--- INFORMATION PROVIDED Enclosed Below ---
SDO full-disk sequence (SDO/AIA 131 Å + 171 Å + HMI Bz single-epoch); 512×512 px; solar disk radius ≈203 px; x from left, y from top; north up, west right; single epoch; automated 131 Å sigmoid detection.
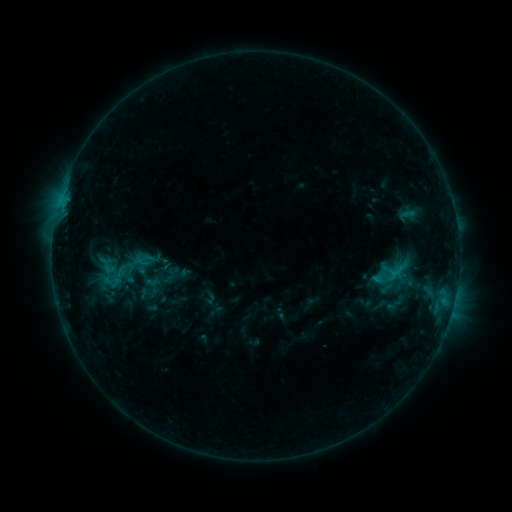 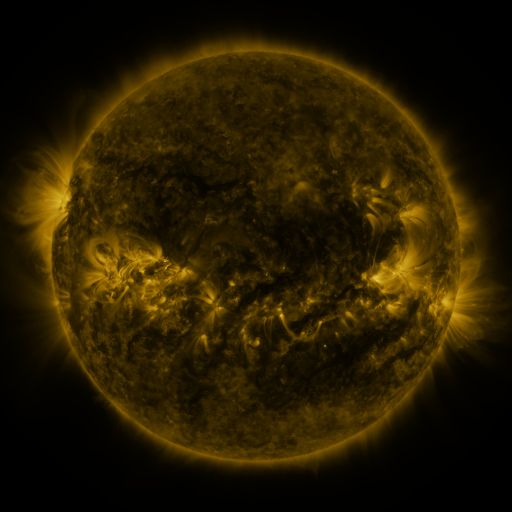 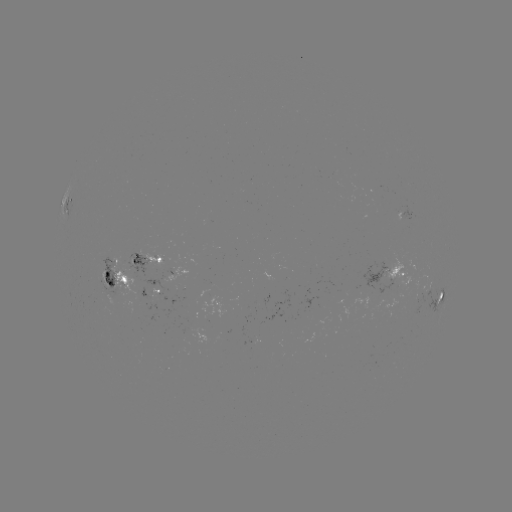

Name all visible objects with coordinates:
sigmoid: (144, 260)
sigmoid: (109, 275)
--- End of Enclosed INFORMATION PROVIDED ---
The entire listing above is to be copied exactly, with all pictures omitted.

RESPONSE TO THIS TASK:
SDO full-disk sequence (SDO/AIA 131 Å + 171 Å + HMI Bz single-epoch); 512×512 px; solar disk radius ≈203 px; x from left, y from top; north up, west right; single epoch; automated 131 Å sigmoid detection.

Name all visible objects with coordinates:
sigmoid: (144, 260)
sigmoid: (109, 275)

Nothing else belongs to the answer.